Beartown: This lake holds decent bass. Notice 15" minimum keeper size. I have fished it since I was a kid. The biggest issues are the weeds. Once May hits the cover is so heavy, and water so stagnent its nearly impossible to fish. Be patient, top water does work. The upper lakes are extremely shallow. There used to be a dock on the upper lake that was good, but torn down. I do well early in spring, ice fishing, and fall. But this time of year can be very hard. Mainly bass, gills, no cats or carp to eat vegatation. Trout is stocked occassionally by Geauga. Good place for kids blue gilling


----------



## lakota (Oct 28, 2009)

I do good there in the fall with stick baits and spinner baits. I got my personal best bass in the upper lake there around the metal over flow box next the the path but that was long before they dredged that up and put the rip rap in. Since they did that I havent had any luck on that shore line.

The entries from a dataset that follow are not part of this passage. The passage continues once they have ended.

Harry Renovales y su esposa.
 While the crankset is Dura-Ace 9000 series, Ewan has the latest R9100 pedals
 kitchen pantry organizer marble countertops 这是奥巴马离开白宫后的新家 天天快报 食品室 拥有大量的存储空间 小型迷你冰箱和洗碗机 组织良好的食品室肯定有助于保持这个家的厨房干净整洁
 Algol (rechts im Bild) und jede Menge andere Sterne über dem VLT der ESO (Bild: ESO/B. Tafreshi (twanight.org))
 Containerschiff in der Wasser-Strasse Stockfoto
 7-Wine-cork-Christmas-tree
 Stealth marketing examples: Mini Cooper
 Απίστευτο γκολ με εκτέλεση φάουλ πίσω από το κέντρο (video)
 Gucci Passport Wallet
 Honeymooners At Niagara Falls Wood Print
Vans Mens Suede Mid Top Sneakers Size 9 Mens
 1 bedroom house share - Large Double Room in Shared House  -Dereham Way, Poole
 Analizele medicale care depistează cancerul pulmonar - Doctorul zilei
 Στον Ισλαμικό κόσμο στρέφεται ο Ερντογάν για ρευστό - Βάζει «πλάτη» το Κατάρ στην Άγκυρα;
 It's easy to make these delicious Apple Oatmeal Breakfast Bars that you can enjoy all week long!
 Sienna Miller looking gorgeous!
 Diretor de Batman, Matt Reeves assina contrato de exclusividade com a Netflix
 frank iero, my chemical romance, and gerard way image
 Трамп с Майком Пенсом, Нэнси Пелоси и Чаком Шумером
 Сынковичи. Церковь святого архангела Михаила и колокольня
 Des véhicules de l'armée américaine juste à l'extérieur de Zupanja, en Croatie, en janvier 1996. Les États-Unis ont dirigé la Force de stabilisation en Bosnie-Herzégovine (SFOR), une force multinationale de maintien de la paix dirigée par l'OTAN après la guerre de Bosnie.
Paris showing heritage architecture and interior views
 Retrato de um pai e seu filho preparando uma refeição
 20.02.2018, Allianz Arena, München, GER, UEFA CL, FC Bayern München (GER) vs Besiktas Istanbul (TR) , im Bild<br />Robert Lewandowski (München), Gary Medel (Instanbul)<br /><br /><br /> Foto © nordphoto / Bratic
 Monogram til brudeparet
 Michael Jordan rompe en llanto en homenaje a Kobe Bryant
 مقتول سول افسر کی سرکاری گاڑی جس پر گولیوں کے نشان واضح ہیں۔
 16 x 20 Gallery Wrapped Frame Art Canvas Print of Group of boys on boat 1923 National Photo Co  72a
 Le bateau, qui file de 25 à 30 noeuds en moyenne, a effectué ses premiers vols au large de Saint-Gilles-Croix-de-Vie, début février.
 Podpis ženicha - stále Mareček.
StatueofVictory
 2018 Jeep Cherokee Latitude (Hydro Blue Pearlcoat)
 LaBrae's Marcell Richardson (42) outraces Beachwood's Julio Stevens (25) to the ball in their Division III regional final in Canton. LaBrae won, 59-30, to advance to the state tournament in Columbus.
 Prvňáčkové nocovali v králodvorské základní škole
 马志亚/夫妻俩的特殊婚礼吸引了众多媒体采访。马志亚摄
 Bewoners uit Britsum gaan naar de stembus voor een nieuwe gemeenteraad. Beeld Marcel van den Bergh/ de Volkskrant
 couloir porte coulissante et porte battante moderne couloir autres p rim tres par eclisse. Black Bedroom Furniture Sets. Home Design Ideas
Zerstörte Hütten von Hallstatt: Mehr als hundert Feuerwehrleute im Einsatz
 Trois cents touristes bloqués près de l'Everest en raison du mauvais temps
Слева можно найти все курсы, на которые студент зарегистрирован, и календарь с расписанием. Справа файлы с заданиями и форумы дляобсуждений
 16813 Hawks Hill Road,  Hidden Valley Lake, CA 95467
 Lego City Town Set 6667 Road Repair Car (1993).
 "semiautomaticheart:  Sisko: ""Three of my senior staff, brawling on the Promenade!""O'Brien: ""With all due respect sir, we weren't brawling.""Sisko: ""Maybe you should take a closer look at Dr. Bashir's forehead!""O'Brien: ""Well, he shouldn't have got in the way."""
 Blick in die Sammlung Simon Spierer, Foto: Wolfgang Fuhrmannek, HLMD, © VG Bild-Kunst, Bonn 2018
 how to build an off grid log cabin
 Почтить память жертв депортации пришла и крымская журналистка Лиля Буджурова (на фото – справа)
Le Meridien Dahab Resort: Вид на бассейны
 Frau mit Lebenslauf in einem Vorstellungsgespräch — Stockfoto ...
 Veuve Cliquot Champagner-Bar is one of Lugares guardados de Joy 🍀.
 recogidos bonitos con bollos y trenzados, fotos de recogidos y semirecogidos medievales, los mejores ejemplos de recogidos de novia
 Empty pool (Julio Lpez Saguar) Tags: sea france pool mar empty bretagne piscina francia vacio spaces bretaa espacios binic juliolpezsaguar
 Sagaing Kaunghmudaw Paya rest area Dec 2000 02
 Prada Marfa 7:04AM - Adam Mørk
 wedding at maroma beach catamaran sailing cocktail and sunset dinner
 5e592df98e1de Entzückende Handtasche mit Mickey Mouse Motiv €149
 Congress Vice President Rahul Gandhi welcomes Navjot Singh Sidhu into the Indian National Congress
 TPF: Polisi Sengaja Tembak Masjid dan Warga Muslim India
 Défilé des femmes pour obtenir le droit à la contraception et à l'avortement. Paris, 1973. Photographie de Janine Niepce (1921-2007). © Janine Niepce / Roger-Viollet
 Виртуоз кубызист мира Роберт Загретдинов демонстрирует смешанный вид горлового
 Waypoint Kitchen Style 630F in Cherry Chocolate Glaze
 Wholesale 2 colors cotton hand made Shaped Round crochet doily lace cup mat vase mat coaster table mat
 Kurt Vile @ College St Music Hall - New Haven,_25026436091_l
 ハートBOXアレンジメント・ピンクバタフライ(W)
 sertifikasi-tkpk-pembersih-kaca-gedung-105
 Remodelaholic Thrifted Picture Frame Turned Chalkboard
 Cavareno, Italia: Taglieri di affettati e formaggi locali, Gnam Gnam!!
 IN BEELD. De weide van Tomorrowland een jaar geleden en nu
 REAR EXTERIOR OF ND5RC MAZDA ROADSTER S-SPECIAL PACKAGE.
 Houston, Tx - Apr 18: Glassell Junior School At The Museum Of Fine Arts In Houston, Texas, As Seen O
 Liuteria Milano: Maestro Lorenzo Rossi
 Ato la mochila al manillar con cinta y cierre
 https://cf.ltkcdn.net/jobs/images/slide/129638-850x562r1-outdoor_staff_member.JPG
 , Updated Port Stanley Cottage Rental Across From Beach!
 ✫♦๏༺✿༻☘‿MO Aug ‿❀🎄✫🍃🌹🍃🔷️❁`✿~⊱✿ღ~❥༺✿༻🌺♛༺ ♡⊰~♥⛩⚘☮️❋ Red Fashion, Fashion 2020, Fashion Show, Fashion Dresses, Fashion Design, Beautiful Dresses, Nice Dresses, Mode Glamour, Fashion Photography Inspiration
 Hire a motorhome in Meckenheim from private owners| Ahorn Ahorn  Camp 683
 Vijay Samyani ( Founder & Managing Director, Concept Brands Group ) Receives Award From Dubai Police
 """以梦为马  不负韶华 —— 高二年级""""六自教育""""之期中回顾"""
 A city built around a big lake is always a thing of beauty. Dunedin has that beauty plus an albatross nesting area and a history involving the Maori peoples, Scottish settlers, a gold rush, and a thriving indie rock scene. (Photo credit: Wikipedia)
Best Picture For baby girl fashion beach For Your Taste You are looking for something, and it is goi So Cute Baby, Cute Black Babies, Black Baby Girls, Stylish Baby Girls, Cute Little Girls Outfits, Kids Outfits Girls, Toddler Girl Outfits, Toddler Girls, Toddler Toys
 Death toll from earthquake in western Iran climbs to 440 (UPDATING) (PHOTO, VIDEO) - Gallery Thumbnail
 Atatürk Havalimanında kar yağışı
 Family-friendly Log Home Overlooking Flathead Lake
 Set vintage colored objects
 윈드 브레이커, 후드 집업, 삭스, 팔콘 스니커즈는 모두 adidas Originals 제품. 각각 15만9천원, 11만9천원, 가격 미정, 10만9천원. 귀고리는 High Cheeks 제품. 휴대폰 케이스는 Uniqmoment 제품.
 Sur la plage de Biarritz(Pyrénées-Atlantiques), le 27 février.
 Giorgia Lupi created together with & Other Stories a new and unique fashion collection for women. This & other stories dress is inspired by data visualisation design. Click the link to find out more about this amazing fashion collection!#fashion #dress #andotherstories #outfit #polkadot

Also do good on the lower lake below the bathroom. the little cove to the left below the bathroom always seems to hold a few bass.


----------



## Exentrik (Aug 9, 2010)

I have fished there a few times, I once caught a 2 - 3 pound bass in that little cove next to the bathroom, last year but that is about it. I have used soft crayfish baits, spinners, some rapalas,etc. . I was there last weekend and the top water algae was completely out of control, worse than last year at this time. Thanks for your help, even a bad day fishing at Beartown is a beautiful trip as the park is such a nice place. I will persist, until I get something worthwhile. I also have heard rumors of pike in the upper lake, is this true?


----------



## lakota (Oct 28, 2009)

Yeah scratch that cove by the bathroom. I live about 5 minutes from there and drove down around dark last night. That cove is completely choked up with duck weed and weeds.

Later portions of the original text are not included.